======== PROVIDED DATA ========

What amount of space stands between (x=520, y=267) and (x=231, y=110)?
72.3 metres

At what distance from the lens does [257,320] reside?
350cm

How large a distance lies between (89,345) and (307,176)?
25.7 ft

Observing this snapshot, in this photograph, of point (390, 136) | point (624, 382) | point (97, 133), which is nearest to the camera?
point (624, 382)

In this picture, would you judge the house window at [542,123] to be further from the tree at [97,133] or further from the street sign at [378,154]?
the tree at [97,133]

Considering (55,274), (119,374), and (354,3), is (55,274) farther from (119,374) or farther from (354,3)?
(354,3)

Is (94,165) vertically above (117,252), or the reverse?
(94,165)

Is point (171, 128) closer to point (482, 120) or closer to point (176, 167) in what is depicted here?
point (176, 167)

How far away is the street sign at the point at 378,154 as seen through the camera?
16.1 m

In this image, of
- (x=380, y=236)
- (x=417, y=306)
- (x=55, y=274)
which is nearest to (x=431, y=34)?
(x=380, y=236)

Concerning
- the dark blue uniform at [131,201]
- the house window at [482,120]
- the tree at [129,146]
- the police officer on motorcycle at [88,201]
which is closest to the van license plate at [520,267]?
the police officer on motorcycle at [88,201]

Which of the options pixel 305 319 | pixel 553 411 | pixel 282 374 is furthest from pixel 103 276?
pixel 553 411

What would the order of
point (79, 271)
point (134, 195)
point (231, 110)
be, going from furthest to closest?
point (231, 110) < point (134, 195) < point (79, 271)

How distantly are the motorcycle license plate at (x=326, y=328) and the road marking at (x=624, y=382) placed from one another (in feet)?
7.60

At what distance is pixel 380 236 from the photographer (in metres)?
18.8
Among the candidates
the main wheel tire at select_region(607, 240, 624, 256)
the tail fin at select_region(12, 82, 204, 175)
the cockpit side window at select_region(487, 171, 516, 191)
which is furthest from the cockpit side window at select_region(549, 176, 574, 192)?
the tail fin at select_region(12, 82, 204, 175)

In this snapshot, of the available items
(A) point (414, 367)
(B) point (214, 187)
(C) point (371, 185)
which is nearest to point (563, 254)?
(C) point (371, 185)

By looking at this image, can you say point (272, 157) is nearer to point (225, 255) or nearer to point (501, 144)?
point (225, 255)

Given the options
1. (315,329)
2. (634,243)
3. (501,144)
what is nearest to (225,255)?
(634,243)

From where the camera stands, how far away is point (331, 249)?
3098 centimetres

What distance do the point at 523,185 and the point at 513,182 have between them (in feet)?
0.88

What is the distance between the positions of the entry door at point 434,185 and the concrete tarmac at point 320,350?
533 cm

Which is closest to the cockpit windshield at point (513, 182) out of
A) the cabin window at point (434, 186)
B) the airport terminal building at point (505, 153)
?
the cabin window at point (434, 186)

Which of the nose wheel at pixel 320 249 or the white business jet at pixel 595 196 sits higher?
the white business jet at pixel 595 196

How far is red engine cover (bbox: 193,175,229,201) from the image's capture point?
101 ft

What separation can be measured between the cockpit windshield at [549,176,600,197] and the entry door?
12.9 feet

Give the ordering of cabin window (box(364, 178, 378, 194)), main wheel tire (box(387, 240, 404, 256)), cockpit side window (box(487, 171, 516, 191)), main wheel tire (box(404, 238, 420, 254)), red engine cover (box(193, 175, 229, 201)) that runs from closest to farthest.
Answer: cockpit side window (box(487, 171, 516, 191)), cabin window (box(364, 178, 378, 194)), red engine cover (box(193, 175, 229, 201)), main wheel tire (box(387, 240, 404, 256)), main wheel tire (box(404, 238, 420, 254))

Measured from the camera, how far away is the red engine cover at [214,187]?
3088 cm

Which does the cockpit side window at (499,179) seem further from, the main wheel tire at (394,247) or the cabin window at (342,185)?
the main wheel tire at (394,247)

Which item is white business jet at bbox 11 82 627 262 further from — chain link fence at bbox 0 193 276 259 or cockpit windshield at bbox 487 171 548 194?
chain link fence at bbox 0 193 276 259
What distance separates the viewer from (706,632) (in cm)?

========

▸ TASK DETAILS:
Write out the listing word for word, starting at the line that contains "How far is red" and ending with the last line of the listing, both included.

▸ ANSWER TO THE TASK:
How far is red engine cover (bbox: 193,175,229,201) from the image's capture point?
101 ft

What separation can be measured between the cockpit windshield at [549,176,600,197] and the entry door?
12.9 feet

Give the ordering of cabin window (box(364, 178, 378, 194)), main wheel tire (box(387, 240, 404, 256)), cockpit side window (box(487, 171, 516, 191)), main wheel tire (box(404, 238, 420, 254)), red engine cover (box(193, 175, 229, 201)) that runs from closest to farthest.
Answer: cockpit side window (box(487, 171, 516, 191)), cabin window (box(364, 178, 378, 194)), red engine cover (box(193, 175, 229, 201)), main wheel tire (box(387, 240, 404, 256)), main wheel tire (box(404, 238, 420, 254))

Measured from the camera, how far away is the red engine cover at [214,187]?
3088 cm

Which does the cockpit side window at (499,179) seem further from, the main wheel tire at (394,247) or the cabin window at (342,185)?
the main wheel tire at (394,247)

Which item is white business jet at bbox 11 82 627 262 further from — chain link fence at bbox 0 193 276 259 or cockpit windshield at bbox 487 171 548 194?
chain link fence at bbox 0 193 276 259
What distance separates the viewer from (706,632) (in cm)?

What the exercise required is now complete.